Geyer’s work is augmented by Revolt, They Said which extends beyond the women to those they touched. As an exhibition about women, it impacts the viewer with the undeniable realization that women are not only part of this world but influencers of it. Obviously in this century and day, the realization that women are sentient beings should be a no-brainer, but the push back against feminism says otherwise.
I’m still at a loss for how anyone can argue against a movement that was developed and has stood to create an equal playing field for all human beings. Those who cry that it is attempting to emasculate or steal away men’s rights, usually are coming from an ideology that still believes in the necessary oppression of women to gain whatever men want and continue society moving forward in that manner. It ignores the multi-gender truth of humanity, or that gender and anatomy are not things that define ability or intelligence. To believe so is to believe in the precepts of eugenics—the things that are used against people of color to justify their subjugation and erasure; the things used against various religions to dominate and erase them.
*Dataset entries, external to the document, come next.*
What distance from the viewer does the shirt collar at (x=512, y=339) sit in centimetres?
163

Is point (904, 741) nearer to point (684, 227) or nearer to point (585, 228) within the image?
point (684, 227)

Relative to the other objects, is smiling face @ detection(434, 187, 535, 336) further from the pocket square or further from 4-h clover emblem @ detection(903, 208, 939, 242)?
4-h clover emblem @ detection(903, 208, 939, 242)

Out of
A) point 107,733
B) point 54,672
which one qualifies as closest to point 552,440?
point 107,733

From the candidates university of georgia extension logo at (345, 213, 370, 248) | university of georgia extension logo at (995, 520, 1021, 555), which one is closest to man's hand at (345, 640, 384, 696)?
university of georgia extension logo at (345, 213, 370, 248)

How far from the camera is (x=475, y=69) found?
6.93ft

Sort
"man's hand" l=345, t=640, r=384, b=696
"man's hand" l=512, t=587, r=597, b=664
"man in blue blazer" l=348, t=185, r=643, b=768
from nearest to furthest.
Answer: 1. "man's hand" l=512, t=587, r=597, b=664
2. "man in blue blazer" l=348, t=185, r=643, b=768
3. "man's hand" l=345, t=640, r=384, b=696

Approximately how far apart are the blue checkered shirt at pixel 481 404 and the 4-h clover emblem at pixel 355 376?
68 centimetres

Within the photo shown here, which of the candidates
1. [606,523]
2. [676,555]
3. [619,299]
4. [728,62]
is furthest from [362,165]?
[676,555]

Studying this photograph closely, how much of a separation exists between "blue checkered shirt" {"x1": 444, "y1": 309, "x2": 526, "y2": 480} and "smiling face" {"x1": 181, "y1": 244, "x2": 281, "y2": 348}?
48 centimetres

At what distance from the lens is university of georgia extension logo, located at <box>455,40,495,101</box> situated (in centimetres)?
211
In other, simpler and vulgar terms, humans do not do mathematical equations with their genitals. Genitals have quite a different purpose—although basement dwelling, mammoth hunters seem to confuse the purpose of that part of their anatomy with brains.
Art installations like this one, are the movers of cultural temperature and aim. Quite frankly, the more that MoMa and other houses refresh our memories about the human past, the more we’re going to do what is necessary to make things better by just simply giving us ah-ha moments to which we can not only point but reflect on our bias.